Source document –
......
Get current platform information for this exercise.

In [38]:
from profiling.profile_utils import PlatformUtils
plat_utils = PlatformUtils()
plat_utils.dump_platform_info()

Physical cores: 12
Total cores: 24
Max Frequency: 3700.0
Min Frequency: 1200.0
Socket Number: 2
Total:  188 GB


In [39]:
import torch
from torchvision import datasets,transforms
import torchvision
from torch.autograd import  Variable
import numpy as np
import matplotlib.pyplot as plt

#./data
# transform = transforms.Compose([transforms.ToTensor(),transforms.Lambda(lambda x:x.repeat(3,1,1)),transforms.Normalize(mean=[0.5,0.5,0.5],std=[0.5,0.5,0.5])])
data_train=datasets.MNIST(root="./mnist",  transform=transforms.ToTensor(), train=True,
                          download=True
                          )
......
Task requirements –
1. How many physical cores does the notebook excerpt report?
2. Return the notebook excerpt text between "Get current platform" and "plat_utils.dump_platform_info()", inclusive.
3. What labels appear in the platform information output of the notebook excerpt? List all of them.
The data after this point has no connection to the notebook excerpt.

Entries provided –
......
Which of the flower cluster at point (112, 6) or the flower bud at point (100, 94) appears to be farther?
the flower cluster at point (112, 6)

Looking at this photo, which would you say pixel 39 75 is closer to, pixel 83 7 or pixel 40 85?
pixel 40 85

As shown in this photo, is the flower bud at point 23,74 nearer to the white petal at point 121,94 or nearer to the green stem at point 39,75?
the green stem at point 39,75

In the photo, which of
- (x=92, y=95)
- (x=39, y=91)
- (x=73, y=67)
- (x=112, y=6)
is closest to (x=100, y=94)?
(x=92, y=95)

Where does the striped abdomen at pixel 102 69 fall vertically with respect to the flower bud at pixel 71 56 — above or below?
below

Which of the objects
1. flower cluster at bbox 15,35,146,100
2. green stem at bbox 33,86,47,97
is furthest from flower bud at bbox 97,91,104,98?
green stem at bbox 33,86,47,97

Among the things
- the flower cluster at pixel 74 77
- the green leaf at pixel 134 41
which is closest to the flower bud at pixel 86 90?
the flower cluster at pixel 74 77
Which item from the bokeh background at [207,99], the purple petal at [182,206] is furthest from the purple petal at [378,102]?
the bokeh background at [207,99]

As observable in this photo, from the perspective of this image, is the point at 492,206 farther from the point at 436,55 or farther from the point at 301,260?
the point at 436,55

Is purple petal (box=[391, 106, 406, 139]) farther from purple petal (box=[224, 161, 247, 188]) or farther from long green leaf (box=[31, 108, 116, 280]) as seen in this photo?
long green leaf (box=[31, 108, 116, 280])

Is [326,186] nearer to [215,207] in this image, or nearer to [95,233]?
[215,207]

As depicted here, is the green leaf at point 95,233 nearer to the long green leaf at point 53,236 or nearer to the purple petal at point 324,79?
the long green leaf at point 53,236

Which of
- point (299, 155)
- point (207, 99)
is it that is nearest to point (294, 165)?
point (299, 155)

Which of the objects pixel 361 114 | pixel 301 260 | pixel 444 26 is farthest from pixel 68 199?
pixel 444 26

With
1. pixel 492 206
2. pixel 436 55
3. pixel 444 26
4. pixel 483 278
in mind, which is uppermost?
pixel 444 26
......
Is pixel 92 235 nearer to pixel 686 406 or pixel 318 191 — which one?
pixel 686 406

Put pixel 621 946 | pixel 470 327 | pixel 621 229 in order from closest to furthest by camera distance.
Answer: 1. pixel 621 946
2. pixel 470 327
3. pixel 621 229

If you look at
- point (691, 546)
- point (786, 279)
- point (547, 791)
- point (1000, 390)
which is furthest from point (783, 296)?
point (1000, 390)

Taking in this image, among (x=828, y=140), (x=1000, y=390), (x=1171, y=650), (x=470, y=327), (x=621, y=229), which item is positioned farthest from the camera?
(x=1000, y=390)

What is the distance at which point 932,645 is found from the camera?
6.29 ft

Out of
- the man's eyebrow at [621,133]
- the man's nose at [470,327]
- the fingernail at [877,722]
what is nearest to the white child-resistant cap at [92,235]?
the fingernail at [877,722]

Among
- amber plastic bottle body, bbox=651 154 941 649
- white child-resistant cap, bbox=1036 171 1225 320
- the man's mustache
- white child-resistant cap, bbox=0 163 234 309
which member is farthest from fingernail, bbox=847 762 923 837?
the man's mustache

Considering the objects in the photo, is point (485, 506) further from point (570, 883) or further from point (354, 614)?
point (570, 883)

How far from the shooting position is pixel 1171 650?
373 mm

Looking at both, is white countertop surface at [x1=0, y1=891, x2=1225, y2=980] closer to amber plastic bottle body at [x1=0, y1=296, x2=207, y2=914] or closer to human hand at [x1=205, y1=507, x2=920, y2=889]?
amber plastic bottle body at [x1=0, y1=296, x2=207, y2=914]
......
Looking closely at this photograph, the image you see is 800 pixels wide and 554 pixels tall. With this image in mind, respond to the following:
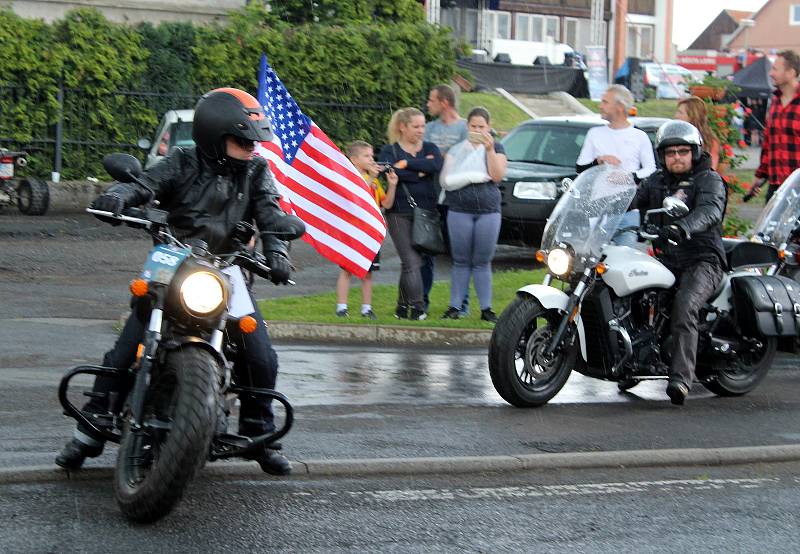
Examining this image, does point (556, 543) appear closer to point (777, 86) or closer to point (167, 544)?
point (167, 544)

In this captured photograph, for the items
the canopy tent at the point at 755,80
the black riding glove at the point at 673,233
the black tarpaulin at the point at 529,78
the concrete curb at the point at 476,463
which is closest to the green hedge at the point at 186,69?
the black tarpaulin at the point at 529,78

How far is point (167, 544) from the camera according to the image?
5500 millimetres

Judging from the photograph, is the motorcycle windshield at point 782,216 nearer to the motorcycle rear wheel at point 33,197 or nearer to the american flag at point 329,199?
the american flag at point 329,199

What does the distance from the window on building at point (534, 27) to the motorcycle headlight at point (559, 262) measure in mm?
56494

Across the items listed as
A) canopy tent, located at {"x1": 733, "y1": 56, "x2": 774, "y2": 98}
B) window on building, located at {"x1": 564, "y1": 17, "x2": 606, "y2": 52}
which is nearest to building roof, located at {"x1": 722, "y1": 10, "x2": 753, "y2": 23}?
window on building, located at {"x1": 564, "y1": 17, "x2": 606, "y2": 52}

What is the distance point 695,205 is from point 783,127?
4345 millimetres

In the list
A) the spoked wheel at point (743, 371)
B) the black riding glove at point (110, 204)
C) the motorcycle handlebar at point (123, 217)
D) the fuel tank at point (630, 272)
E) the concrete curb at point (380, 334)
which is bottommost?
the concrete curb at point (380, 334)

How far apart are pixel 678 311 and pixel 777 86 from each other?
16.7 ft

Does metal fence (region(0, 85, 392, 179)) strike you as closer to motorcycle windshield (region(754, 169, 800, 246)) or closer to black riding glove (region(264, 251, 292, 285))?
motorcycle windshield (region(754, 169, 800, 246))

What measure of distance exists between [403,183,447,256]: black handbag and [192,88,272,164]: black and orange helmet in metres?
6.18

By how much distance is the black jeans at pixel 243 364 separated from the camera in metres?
......
Expected results –
1. 12

2.
Get current platform information for this exercise.

In [38]:
from profiling.profile_utils import PlatformUtils
plat_utils = PlatformUtils()
plat_utils.dump_platform_info()

3. Physical cores, Total cores, Max Frequency, Min Frequency, Socket Number, Total